I also read cooking blogs, etiquette blogs, money management blogs, friends’ and acquaintances’ blogs, parenting blogs, writing blogs, fitness blogs and adventure blogs.
But I’ve got a lot of interest in Mom things these days. And there being a dearth of other moms in my neck of the woods, I get a lot of satisfaction of identifying – finally! – with another mother, albeit invisibly and digitally.
And I’ve noticed mom bloggers all have a few things in common: (At least the ones I admire do). Many have overcome some sort of hardship or tragedy (postpartum depression, miscarriage, death of a child, infertility, illness, etc.) They are all honest about the difficulties of parenting. And they all, at some point, bemoan their lack of sleep.
I’m sorry for the utterly unoriginal topic tonight, but Sylvia hasn’t slept a full night’s sleep in TWO MONTHS. She USED to be the perfect little angel child who slept 10 hours, and went back for more. These days, she’s up every four, three, two, hell, one and a half! hours.
She started sleeping through the night at three weeks old. And I remember thinking many times how not to get too comfortable. But three weeks became three months and she kept sleeping, right through until September 3. I haven’t had more than a four-hour stretch of sleep since.
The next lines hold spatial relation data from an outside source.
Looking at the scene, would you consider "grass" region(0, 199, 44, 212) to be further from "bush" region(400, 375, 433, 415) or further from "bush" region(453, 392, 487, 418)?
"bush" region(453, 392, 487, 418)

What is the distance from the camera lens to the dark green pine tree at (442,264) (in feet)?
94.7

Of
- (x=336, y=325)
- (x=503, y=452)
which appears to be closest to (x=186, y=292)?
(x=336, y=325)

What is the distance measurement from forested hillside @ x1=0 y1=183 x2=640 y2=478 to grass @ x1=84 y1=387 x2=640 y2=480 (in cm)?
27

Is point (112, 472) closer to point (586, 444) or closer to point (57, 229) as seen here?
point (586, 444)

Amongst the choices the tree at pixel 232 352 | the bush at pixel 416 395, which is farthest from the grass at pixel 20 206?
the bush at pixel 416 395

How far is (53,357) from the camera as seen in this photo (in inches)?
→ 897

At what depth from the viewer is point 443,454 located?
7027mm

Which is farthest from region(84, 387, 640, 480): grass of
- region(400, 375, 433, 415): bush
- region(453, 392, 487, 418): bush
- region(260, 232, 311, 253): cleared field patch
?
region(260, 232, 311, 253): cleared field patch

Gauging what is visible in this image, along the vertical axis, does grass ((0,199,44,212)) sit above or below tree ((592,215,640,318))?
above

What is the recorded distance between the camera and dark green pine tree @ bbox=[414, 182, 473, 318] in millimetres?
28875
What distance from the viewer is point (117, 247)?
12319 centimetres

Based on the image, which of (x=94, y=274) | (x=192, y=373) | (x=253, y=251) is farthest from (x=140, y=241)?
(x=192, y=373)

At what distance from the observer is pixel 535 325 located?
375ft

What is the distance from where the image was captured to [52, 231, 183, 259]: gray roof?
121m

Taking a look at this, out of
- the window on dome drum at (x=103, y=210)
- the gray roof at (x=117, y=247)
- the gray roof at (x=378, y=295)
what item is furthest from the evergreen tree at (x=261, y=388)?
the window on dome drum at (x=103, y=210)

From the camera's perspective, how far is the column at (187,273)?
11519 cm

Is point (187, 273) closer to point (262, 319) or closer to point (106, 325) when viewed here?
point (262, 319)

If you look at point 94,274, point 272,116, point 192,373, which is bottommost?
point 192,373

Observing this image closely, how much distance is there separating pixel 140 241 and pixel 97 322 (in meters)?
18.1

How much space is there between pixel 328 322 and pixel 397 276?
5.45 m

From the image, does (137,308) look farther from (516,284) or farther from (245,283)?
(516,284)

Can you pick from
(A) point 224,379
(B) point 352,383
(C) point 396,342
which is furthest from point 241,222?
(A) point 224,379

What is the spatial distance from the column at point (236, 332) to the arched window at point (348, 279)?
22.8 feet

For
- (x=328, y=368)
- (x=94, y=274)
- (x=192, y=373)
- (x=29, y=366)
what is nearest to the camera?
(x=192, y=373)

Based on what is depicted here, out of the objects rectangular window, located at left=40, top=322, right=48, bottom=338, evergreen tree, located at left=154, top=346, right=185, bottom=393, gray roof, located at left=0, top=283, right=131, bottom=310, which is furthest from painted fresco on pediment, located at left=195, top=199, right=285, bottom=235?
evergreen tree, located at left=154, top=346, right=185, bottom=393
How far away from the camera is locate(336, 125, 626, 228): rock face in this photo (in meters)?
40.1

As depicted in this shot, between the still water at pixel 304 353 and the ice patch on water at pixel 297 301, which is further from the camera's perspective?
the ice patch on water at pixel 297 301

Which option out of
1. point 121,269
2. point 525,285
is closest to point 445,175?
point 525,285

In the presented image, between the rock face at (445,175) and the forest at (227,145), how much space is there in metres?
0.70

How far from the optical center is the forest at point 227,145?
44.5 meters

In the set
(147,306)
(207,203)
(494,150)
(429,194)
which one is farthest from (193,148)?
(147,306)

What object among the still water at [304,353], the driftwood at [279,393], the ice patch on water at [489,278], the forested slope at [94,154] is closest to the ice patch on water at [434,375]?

I know by averages she is still sleeping more than many babies her age. But… but…. she won’t take a bottle, the only thing that consoles her at 2 a.m. is my milk. Thus, by extension: me.
It’s exhausting. Tiresome. Oh my goodness if I could only get some sleep!
But perhaps the worst nights of all are the nights like this one. I took my book to bed with me at after settling Sylvia in her crib. (The Wife’s Tale by Lori Lansens. Great book.) By 11 I was still reading. I tried to sleep, couldn’t, knocked over my bedside water glass reaching for the light, saw the time (11:49) and figured there’s no point even trying to sleep now because Sylvia’s only going to be up in an hour.
And now it’s 12:30. I’m properly tired, but held captive by the 18-pounds of sleeping baby in the next room. Why lull my body and brain into false rest knowing I’ll be called to tend to Sylvia at any moment? Or should I to back to bed with the hope – the same false hope I’ve had every night for the past two months – that this will be the night she resumes her 10-hour naps?